Diabetic complications cause early blindness and kidney failure. The research will determine a mechanism for the leaky blood vessels that are systematic with the complications enabling a new area of focused research to prevent the debilitating and life threatening complications. This will be achieved by high impact and technical publications initiating an area of mechanistic research.
The fundamental aspect of this work will benefit the greater cardiovascular community due to understanding of permeability being a point of focus in, amongst other things, cancer, sepsis and perioperative fluid management. Clinical research, particularly on the eyes and systemic glycocalyx is available with non-invasive human methodologies. The understanding of the significance of this data taken is limited by structural information. Therefore as soon as any structural information is publicised the clinical researchers can include the context in a medical environment.
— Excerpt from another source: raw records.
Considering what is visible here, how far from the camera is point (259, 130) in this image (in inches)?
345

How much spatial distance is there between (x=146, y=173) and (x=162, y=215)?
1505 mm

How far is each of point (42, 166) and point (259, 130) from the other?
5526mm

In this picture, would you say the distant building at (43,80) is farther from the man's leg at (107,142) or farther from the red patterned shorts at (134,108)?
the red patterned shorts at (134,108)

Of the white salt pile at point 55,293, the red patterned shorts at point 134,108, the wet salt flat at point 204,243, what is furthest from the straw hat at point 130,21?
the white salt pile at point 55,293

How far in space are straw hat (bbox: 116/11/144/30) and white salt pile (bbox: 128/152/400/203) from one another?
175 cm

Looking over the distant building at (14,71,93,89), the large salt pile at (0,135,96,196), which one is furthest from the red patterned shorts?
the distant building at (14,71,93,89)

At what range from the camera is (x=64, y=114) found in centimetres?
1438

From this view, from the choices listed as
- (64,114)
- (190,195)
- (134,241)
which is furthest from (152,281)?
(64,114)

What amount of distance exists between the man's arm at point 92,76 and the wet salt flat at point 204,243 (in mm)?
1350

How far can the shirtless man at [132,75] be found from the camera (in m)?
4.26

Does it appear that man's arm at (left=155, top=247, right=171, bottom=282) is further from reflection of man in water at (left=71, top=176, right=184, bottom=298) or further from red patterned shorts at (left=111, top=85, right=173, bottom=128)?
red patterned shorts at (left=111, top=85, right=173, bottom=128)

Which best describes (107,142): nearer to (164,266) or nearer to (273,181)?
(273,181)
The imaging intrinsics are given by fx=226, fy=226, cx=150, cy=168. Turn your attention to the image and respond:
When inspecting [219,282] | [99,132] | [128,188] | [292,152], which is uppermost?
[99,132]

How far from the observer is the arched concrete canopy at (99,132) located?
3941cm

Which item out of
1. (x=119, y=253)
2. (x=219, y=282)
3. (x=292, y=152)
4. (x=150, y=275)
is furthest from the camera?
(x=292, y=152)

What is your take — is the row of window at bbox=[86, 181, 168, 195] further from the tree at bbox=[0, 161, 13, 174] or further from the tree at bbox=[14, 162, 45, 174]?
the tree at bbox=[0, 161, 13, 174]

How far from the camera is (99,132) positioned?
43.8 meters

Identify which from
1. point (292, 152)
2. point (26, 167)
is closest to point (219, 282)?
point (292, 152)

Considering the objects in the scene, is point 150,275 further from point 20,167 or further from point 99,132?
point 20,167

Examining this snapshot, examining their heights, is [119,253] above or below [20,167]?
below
Polysaccharide imaging is in its infancy. This project will bring it up to date with modern capabilities at a world leading level. It is expected that the novel electron microscopy will make strides in medical research impact. The showcasing of the work at selected conferences in fields other than diabetes is important to create a synergy between related fields. Laboratory exchange visits are a likely outcome.

On a national level workshop seminars will be held at the University of Nottingham to bring together clinicians and basic scientists across the glycocalyx field in order to focus and create efficiency in future research. The protocols developed and shared by the electron microscopy community will enable regional centres of excellence with specific niches, as recommended by BioImaging UK.

The future legacy of the project will also depend in the development of student scientists that touch upon this project in the group and the laboratory. To achieve a full interdisciplinary impact this will include physical scientists.

The social impact of research must also be considered and to do this a meeting with a diabetic patient group in Nottingham will be planned.